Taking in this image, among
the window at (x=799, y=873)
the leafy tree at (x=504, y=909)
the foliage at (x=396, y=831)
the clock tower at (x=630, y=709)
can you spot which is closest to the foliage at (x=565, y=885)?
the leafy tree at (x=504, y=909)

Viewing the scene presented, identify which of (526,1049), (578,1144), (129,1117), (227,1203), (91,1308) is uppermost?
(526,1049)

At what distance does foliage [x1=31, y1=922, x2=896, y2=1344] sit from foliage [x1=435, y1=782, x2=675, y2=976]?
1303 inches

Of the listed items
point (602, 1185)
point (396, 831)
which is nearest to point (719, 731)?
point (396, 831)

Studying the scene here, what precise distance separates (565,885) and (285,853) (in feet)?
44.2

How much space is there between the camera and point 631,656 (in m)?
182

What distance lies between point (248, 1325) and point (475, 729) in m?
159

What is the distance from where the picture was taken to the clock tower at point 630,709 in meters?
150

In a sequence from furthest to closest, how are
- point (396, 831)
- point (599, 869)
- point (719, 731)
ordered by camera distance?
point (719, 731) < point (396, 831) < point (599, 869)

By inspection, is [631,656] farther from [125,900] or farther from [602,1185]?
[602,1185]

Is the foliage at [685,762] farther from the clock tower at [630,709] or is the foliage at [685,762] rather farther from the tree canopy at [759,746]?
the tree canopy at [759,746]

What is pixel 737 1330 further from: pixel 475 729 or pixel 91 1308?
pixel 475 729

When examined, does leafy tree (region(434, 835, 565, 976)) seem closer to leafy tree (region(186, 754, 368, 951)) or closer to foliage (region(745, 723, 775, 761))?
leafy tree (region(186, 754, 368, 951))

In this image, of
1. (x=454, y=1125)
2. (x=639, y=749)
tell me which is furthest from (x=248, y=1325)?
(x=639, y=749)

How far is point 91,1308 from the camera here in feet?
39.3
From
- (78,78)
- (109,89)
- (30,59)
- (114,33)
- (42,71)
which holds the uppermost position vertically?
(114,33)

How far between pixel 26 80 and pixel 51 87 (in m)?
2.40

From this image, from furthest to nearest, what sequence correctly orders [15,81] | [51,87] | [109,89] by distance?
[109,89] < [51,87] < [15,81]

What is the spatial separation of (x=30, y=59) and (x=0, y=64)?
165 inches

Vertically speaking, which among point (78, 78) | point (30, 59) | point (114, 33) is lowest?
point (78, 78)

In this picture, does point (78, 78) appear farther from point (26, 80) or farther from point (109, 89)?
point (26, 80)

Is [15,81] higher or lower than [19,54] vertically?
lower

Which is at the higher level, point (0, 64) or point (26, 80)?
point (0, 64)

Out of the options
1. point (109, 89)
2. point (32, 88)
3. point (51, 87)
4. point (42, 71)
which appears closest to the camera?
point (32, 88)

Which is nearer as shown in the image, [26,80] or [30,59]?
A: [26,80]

-*-*-

**TASK STATEMENT**
Copy all of the items above word for word, keeping each line break and the answer that follows each item.

**EXPECTED ANSWER**
Taking in this image, among
the window at (x=799, y=873)
the leafy tree at (x=504, y=909)
the foliage at (x=396, y=831)
the clock tower at (x=630, y=709)
can you spot which is closest to the foliage at (x=565, y=885)?
the leafy tree at (x=504, y=909)

Viewing the scene presented, identify which of (526,1049), (578,1144), (129,1117), (227,1203), (91,1308) is uppermost?
(526,1049)

At what distance does foliage [x1=31, y1=922, x2=896, y2=1344] sit from foliage [x1=435, y1=782, x2=675, y2=976]?
1303 inches

Of the listed items
point (602, 1185)
point (396, 831)
which is nearest to point (719, 731)?
point (396, 831)

Studying the scene here, what precise distance separates (565,885) and (285,853) (in feet)?
44.2

How much space is there between the camera and point 631,656 (in m)?
182

What distance lies between point (248, 1325) and point (475, 729) in m?
159

What is the distance from where the picture was taken to the clock tower at point 630,709 in meters?
150

In a sequence from furthest to closest, how are
- point (396, 831)
- point (599, 869)
- point (719, 731)
ordered by camera distance?
point (719, 731) < point (396, 831) < point (599, 869)

By inspection, is [631,656] farther from [125,900] or farther from [602,1185]?
[602,1185]

Is the foliage at [685,762] farther from the clock tower at [630,709] or is the foliage at [685,762] rather farther from the tree canopy at [759,746]?
the tree canopy at [759,746]

What is pixel 737 1330 further from: pixel 475 729 or pixel 91 1308?
pixel 475 729

When examined, does leafy tree (region(434, 835, 565, 976)) seem closer to leafy tree (region(186, 754, 368, 951)) or closer to foliage (region(745, 723, 775, 761))?
leafy tree (region(186, 754, 368, 951))

In this image, of
1. (x=454, y=1125)
2. (x=639, y=749)
tell me which is furthest from (x=248, y=1325)?
(x=639, y=749)

How far is point 91,1308 from the camera here in feet?
39.3
From
- (78,78)
- (109,89)
- (30,59)
- (114,33)
- (42,71)
which holds the uppermost position vertically?
(114,33)

How far between pixel 26 80 and pixel 51 87 (in m)?
2.40

From this image, from furthest to nearest, what sequence correctly orders [15,81] | [51,87] | [109,89] by distance?
[109,89] < [51,87] < [15,81]

What is the spatial separation of (x=30, y=59) and (x=0, y=64)?
165 inches

Vertically speaking, which among point (78, 78) | point (30, 59) | point (114, 33) is lowest?
point (78, 78)

In this picture, does point (78, 78) appear farther from point (26, 80) or farther from point (109, 89)?
point (26, 80)

Is [15,81] higher or lower than [19,54] vertically?
lower

Which is at the higher level, point (0, 64) or point (26, 80)?
point (0, 64)

Out of the options
1. point (109, 89)
2. point (32, 88)
3. point (51, 87)
4. point (42, 71)
which appears closest to the camera?
point (32, 88)

Which is nearer as shown in the image, [26,80] or [30,59]?
A: [26,80]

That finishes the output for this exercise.